TO DO: Restate the complete material exactly.
━━━━━━━━━━━━━━━━━━━━
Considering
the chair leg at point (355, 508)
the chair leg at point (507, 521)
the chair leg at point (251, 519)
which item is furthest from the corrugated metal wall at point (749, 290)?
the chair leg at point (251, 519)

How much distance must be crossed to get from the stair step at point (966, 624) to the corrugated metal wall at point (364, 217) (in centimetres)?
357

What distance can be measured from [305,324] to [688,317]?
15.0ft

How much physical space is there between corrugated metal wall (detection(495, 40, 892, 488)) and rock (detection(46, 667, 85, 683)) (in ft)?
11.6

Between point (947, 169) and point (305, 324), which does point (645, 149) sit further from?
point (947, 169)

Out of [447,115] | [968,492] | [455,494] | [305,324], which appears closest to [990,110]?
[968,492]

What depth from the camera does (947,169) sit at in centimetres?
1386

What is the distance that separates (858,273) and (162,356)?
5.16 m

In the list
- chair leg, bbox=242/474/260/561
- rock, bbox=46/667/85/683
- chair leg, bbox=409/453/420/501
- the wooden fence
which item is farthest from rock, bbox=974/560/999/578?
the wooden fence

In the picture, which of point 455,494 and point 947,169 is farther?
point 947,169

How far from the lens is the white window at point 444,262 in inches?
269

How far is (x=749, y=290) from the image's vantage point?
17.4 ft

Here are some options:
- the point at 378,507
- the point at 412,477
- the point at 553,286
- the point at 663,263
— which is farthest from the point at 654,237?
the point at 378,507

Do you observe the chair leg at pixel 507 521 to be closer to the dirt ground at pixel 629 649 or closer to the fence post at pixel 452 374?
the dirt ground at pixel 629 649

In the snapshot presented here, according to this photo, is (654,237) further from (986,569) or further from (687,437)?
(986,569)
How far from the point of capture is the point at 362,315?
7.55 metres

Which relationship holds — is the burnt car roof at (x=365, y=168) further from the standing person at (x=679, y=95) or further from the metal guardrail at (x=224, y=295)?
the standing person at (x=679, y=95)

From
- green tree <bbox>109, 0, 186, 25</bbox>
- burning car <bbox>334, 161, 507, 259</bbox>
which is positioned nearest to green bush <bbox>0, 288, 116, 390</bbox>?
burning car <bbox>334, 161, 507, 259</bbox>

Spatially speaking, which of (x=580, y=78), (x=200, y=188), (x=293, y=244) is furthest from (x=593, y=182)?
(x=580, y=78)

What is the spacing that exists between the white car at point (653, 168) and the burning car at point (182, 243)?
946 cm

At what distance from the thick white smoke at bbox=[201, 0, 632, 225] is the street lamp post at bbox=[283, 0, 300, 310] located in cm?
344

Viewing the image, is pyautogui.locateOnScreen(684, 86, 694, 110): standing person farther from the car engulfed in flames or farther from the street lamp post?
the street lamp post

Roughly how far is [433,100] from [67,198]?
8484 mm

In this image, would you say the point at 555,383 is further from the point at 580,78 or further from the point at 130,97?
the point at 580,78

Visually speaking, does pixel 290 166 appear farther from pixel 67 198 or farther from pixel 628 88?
━━━━━━━━━━━━━━━━━━━━
ANSWER TO THIS PROBLEM:
Considering
the chair leg at point (355, 508)
the chair leg at point (507, 521)
the chair leg at point (251, 519)
which item is furthest from the corrugated metal wall at point (749, 290)?
the chair leg at point (251, 519)

How much distance must be crossed to get from the stair step at point (966, 624) to the corrugated metal wall at point (364, 217) (in centimetres)?
357

What distance can be measured from [305,324] to [688,317]?
15.0ft

How much physical space is there between corrugated metal wall (detection(495, 40, 892, 488)) and rock (detection(46, 667, 85, 683)) (in ft)?
11.6

Between point (947, 169) and point (305, 324), which does point (645, 149) sit further from?
point (947, 169)

Out of [447,115] | [968,492] | [455,494] | [305,324], which appears closest to [990,110]?
[968,492]

What depth from the camera does (947,169) sit at in centimetres?
1386

What is the distance that separates (858,273) and (162,356)?
5.16 m

In the list
- chair leg, bbox=242/474/260/561
- rock, bbox=46/667/85/683
- chair leg, bbox=409/453/420/501
- the wooden fence
which item is farthest from rock, bbox=974/560/999/578?
the wooden fence

In the picture, which of point 455,494 and point 947,169 is farther?
point 947,169

How far from the lens is the white window at point 444,262 in inches?
269

How far is (x=749, y=290) from the image's vantage point?
17.4 ft

Here are some options:
- the point at 378,507
- the point at 412,477
- the point at 553,286
- the point at 663,263
— which is farthest from the point at 654,237?
the point at 378,507

Do you observe the chair leg at pixel 507 521 to be closer to the dirt ground at pixel 629 649 or closer to the fence post at pixel 452 374?
the dirt ground at pixel 629 649

In the snapshot presented here, according to this photo, is (654,237) further from (986,569) or further from (687,437)?
(986,569)
How far from the point of capture is the point at 362,315?
7.55 metres

Which relationship holds — is the burnt car roof at (x=365, y=168) further from the standing person at (x=679, y=95) or further from the metal guardrail at (x=224, y=295)?
the standing person at (x=679, y=95)

From
- green tree <bbox>109, 0, 186, 25</bbox>
- burning car <bbox>334, 161, 507, 259</bbox>
which is positioned nearest to green bush <bbox>0, 288, 116, 390</bbox>?
burning car <bbox>334, 161, 507, 259</bbox>

Spatially speaking, which of (x=580, y=78), (x=200, y=188), (x=293, y=244) is furthest from (x=593, y=182)?
(x=580, y=78)

What is the spacing that exists between the white car at point (653, 168) and the burning car at point (182, 243)?
946 cm

At what distance from the thick white smoke at bbox=[201, 0, 632, 225] is the street lamp post at bbox=[283, 0, 300, 310] located in cm?
344

Viewing the image, is pyautogui.locateOnScreen(684, 86, 694, 110): standing person farther from the car engulfed in flames or farther from the street lamp post?
the street lamp post

Roughly how far is [433,100] from [67,198]?
8484 mm

In this image, would you say the point at 555,383 is further from the point at 580,78 or further from the point at 130,97?
the point at 580,78

Visually speaking, does pixel 290 166 appear farther from pixel 67 198 or farther from pixel 628 88?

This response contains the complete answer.